Extrait étudié:
┌──
Une lecture : Linda Maria Baros, "L’Autoroute A4 et autres poèmes"


N’hésitez pas à coller vos cuisses à celles de la motarde Linda Maria Baros si vous décidez de monter derrière elle pour sillonner son autoroute A4. C’est que ça secoue pas mal dans ce recueil vraiment hors du commun.

Du « labyrinthe » de la grande ville aux « banlieues effrontées » et à la périphérie autoroutière, des « légendes urbaines » à la « puissante décharge électrique » de l’asphalte, elle promène son regard punk et sa langue qui électrocute. Que cherche-t-elle dans tous ces labyrinthes ? On sait en tout cas ce qu’elle trouve : violence, énergie, sexe, amour, vitesse, combustion, sang et mort. Et aussi, bien sûr, des poèmes : « Sur l’autoroute A4, / le motard écrit de longs poèmes d’amour ». Car tous les labyrinthes parcourus sont autant de « pelotes » de vers dont elle déroule le fil acéré.

C’est que l’autoroute de Linda Maria Baros est avant tout métapoétique. Elle explique ainsi sur son site internet : « Lorsque j’écris, j’emprunte toujours, il va de soi, l’autoroute A4. Cette page format A4 – underground textuel, underground intime – que j’ai longtemps sillonnée en compagnie des motards, globe-trotters dépendants de la vitesse, qui se laissent toujours prendre au piège du labyrinthe poétique, entre le macadam et le ciel. »
└──
Détails de l'exercice: D'après l'extrait consacré au recueil de Linda Maria Baros, qu'écrit le motard sur l'autoroute A4 ? La liste qui suit n'a aucun lien avec l'extrait.

Section des données:
┌──
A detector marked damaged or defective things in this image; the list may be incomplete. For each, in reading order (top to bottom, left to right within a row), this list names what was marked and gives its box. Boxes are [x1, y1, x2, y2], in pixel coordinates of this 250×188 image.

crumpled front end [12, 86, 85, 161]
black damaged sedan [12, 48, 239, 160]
└──
Corrigé proposé: De longs poèmes d'amour.